El periodista ecuatoriano Paúl Fierro, su esposa e hijo, fueron deportados el pasado miércoles por las autoridades británicas, por no tener documentos.
Se preveía anoche su llegada a Quito, pese a los esfuerzos de la comunidad latina por impedir su deportación.
El compatriota es colaborador de la agencia local de noticias Minka News, es uno de los periodistas latinos del Reino Unido con mayor respaldo y credibilidad en la comunidad.
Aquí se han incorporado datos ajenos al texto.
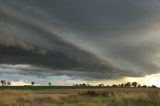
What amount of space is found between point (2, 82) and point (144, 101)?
121862mm

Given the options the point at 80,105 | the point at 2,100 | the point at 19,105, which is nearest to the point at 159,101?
the point at 80,105

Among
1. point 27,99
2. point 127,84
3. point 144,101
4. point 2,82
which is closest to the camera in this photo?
point 144,101

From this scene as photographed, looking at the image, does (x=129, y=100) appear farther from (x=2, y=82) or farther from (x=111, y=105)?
(x=2, y=82)

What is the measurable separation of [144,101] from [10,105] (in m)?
12.6

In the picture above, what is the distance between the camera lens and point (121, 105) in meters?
34.7

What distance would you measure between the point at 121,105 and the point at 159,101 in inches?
149

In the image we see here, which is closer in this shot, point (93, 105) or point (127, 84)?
point (93, 105)

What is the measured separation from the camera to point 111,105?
34.7 metres

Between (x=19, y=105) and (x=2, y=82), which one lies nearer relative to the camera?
(x=19, y=105)

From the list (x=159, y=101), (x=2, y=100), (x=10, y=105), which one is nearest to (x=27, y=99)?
(x=2, y=100)

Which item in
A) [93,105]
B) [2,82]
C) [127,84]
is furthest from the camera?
[2,82]

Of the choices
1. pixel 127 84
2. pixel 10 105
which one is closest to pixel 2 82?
pixel 127 84

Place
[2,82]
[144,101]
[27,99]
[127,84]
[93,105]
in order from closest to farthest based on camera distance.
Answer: [93,105] → [144,101] → [27,99] → [127,84] → [2,82]

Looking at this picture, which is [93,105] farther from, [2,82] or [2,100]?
[2,82]
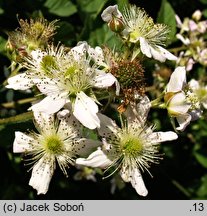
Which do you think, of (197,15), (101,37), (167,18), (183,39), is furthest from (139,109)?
(197,15)

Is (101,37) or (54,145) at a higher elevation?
(101,37)

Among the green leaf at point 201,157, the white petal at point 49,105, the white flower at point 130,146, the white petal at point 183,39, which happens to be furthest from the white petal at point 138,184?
the green leaf at point 201,157

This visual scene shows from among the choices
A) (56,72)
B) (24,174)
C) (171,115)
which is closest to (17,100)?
(24,174)

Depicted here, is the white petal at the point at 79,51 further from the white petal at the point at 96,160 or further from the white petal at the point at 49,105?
the white petal at the point at 96,160

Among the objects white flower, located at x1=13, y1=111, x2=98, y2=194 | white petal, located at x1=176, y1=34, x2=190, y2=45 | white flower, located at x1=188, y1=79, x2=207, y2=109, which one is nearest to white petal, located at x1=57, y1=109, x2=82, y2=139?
white flower, located at x1=13, y1=111, x2=98, y2=194

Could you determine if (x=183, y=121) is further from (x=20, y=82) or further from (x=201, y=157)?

Gloria Gómez, cofundadora del movimiento “Latin Front”, a favor de la regularización e integración de los inmigrantes, afirmó que pese a los esfuerzos por evitarlo, la familia fue enviada a Ecuador en un avión.
Fierro se entregó voluntariamente a la policía después de que su esposa fuera detenida en una redada en busca de ilegales el pasado 24 de abril, en el barrio londinense de Elephant and Castle, donde viven muchos latinoamericanos.
El periodista también fue detenido por estar en forma ilegal en el país, aunque vive en Londres desde el 2000, y su hijo estudia desde hace siete años en una escuela local.
Gómez indicó que la deportación del periodista ecuatoriano se debe a no haber cumplido con su obligación de presentarse semanalmente a la policía, pero lo justificó al señalar el temor que existe entre los latinos ilegales porque son detenidos cuando se presentan y se los deporta sin miramientos.
Las fuertes campañas que realizaron los latinoamericanos que viven en esta capital, a favor de Fierro, llamaron la atención de los principales candidatos a las elecciones municipales celebradas ayer en Londres.
Varias organizaciones latinoamericanas expresaron su solidaridad con Fierro, del que destacan no solo su trabajo en varios medios de prensa locales destinados a los latinos, sino también su labor social a favor de los alcohólicos anónimos y los menores de aquel continente que viven aquí.
Gómez criticó al Ministerio del Interior por la “deportación sigilosa” de inmigrantes cada vez que hay una caza de ilegales, sin considerar que muchos tienen hijos nacidos en el país y llevan años viviendo allí.
“Yo le pedí una tregua al Ministerio del Interior para que no deportasen a los que llevan más de cinco años aquí con sus familias, pero no sirvió de nada”, reconoció Gómez.